Heuristics and Robustness in Asset Allocation: The 1/N Rule, “Hard” Constraints and Fractional Kelly Strategies
Harry Markowitz received the Nobel Prize in Economics in 1990 for his work on mean-variance optimisation that provided the foundations for Modern Portfolio Theory (MPT). Yet as Gerd Gigerenzer notes, when it came to investing his own money, Markowitz relied on a simple heuristic, the “1/N Rule” which simply allocates equally across all N funds under consideration. At first glance, this may seem to be an incredibly irrational strategy. Yet, there is compelling empirical evidence backing even such a simple heuristic as the 1/N Rule. Gigerenzer points to a study conducted by DeMiguel, Garlappi and Uppal (DMU) which after comparing many asset-allocation strategies including Markowitz mean-variance optimisation concludes that “there is no single model that consistently delivers a Sharpe ratio or a CEQ return that is higher than that of the 1/ N portfolio, which also has a very low turnover.”
Before exploring exactly what the DMU study and Gigerenzer’s work implies, it is worth emphasizing what it does not imply.
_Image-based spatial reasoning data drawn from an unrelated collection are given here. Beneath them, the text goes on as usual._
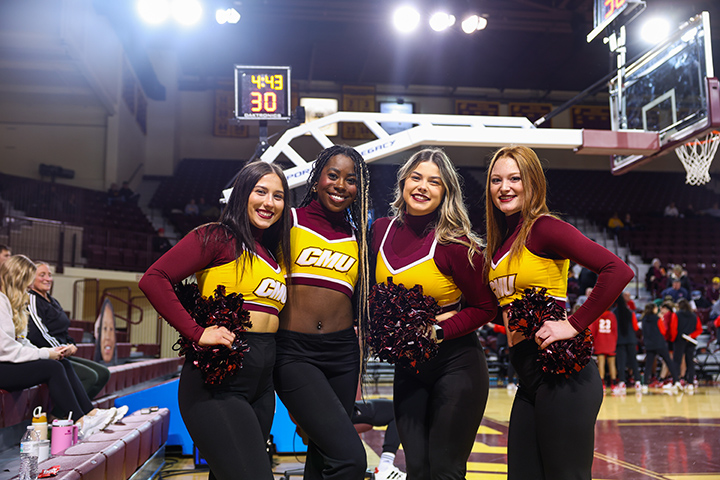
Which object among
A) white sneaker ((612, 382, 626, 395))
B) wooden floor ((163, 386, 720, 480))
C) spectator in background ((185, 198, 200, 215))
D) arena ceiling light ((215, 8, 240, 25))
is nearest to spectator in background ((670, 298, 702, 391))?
white sneaker ((612, 382, 626, 395))

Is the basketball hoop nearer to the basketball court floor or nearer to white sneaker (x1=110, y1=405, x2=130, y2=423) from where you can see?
the basketball court floor

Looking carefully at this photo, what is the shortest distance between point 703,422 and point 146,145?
17.2 m

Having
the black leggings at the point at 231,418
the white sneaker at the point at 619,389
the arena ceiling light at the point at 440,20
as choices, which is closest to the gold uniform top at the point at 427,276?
the black leggings at the point at 231,418

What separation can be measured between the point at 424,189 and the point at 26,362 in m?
2.77

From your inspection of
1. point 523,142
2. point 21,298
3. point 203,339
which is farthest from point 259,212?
point 523,142

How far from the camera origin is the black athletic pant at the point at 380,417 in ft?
13.0

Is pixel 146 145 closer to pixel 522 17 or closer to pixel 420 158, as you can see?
pixel 522 17

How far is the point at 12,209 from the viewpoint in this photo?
12.4 m

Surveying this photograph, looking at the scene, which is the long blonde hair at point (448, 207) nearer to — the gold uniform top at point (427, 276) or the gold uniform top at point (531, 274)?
the gold uniform top at point (427, 276)

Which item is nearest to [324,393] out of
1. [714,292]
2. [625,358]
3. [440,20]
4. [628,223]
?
[625,358]

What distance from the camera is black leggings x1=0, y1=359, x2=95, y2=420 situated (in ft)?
12.1

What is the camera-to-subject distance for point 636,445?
5.12 metres

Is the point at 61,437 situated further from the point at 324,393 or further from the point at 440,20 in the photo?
the point at 440,20

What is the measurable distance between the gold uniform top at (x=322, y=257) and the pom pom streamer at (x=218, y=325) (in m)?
0.31
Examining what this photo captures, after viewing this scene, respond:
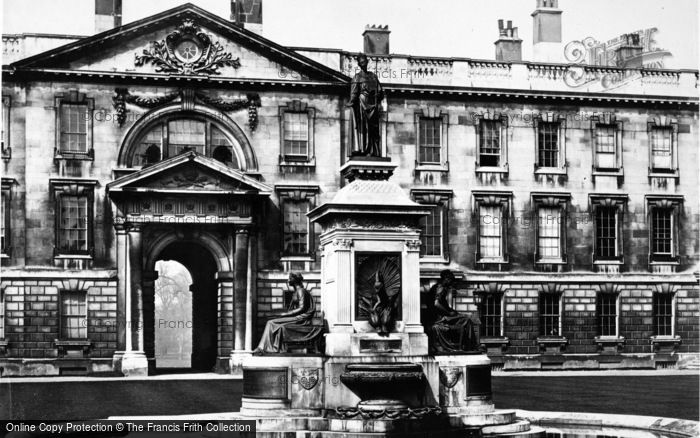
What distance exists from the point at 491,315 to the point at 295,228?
27.2ft

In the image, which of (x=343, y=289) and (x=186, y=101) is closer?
(x=343, y=289)

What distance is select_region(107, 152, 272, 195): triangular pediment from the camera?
4125cm

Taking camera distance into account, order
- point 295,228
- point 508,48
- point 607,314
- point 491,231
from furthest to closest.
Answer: point 508,48, point 607,314, point 491,231, point 295,228

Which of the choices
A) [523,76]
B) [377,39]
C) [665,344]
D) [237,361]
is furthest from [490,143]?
[237,361]

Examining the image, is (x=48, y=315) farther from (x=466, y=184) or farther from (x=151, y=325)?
(x=466, y=184)

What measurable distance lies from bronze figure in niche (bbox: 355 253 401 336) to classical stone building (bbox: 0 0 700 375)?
21127 mm

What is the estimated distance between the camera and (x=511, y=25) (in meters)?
51.1

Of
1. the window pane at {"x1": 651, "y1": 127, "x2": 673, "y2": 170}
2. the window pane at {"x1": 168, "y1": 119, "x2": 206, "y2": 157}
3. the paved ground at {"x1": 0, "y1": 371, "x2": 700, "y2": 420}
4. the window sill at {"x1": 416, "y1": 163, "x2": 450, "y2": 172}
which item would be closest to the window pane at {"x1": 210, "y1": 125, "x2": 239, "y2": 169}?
the window pane at {"x1": 168, "y1": 119, "x2": 206, "y2": 157}

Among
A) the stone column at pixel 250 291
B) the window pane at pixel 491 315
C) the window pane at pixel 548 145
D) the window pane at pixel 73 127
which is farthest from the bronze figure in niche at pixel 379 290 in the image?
the window pane at pixel 548 145

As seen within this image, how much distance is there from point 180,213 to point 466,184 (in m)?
11.1

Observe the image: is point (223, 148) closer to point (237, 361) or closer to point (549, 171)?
point (237, 361)

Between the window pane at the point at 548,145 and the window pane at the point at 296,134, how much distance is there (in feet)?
30.2

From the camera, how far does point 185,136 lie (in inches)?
1719

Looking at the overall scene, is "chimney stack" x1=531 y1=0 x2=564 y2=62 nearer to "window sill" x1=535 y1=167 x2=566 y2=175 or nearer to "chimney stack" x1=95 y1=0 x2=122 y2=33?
"window sill" x1=535 y1=167 x2=566 y2=175
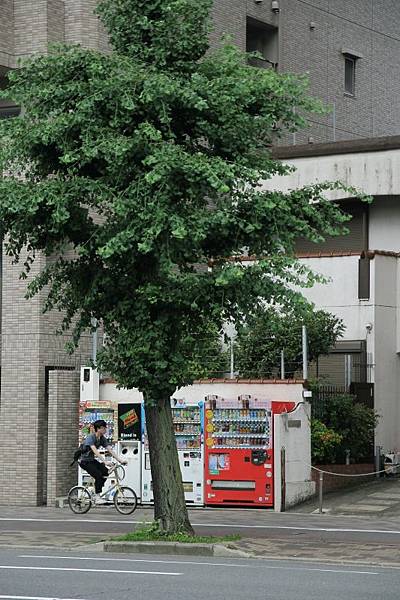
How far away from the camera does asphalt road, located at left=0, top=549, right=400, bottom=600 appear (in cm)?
1421

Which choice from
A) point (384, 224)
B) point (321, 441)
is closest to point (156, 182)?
point (321, 441)

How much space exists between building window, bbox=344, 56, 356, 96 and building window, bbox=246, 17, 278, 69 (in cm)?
397

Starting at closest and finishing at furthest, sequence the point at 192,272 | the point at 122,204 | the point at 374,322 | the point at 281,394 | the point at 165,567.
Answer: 1. the point at 165,567
2. the point at 122,204
3. the point at 192,272
4. the point at 281,394
5. the point at 374,322

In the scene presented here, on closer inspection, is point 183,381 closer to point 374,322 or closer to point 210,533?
point 210,533

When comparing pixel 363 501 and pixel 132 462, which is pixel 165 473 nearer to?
pixel 363 501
First, as both DMU and Gigerenzer stress, the purpose of this post is not to argue for the superiority of the 1/N Rule over all other asset-allocation strategies. The aim is just to illustrate how simple heuristics can outperform apparently complex optimisation strategies under certain circumstances. Second, the 1/N Rule does not apply when allocating across securities with excessive idiosyncratic risk e.g. single stocks. In the DMU study for example, the N assets are equity portfolios constructed on the basis of industry classification, countries, firm characteristics etc.
So in what circumstances does the 1/N Rule outperform? Gigerenzer provides a few answers here as do DMU in the above-mentioned study but in my opinion, all of them come down to “the predictive uncertainty of the problem“. When faced with significant irreducible uncertainty, the robustness of the approach is more relevant to its future performance than its optimality. As Gigerenzer notes, this is not about computational intractability – indeed, a more uncertain environment requires a simpler approach, not a more complex one. In his words: “The optimization models performed better than the simple heuristic in data fitting but worse in predicting the future.”
Again, it’s worth reiterating that both studies do not imply that we should abandon all attempts at asset allocation – the DMU study essentially evaluates the 1/N Rule and all other strategies based on their risk-adjusted returns as defined under MPT i.e. by their Sharpe Ratio. Given that most active asset management implies a certain absence of faith in the canonical assumptions underlying MPT, some strategies could outperform if evaluated differently. Nevertheless, the fundamental conclusion regarding the importance of a robust approach holds and a robust asset allocation can be achieved in other ways. For example, when allocating across 20 asset categories, any preferred asset-allocation algorithm could be used with a constraint that the maximum allocation to any category cannot exceed 10%. Such “hard limits” are commonly used by fund managers and although they may not have any justifying rationale under MPT, this does not mean that they are “irrational”.
The need to increase robustness over optimisation when faced with uncertainty is also one of the reasons why the Kelly Criterion is so often implemented in practise as a “Fractional Kelly” strategy. The Kelly Criterion is used to determine the optimal size of sequential bets/investments that maximises the expected growth rate of the portfolio. It depends crucially upon the estimate of the “edge” that the trader possesses. In an uncertain environment, this estimate is less reliable and as Ed Thorp explains here, the edge will most likely be overestimated. In Ed Thorp’s words: “Estimates….in the stock market have many uncertainties and, in cases of forecast excess return, are more likely to be too high than too low. The tendency is to regress towards the mean….The economic situation can change for companies, industries, or the economy as a whole. Systems that worked may be partly or entirely based on data mining….Systems that do work attract capital, which tends to push exceptional [edge] down towards average values.”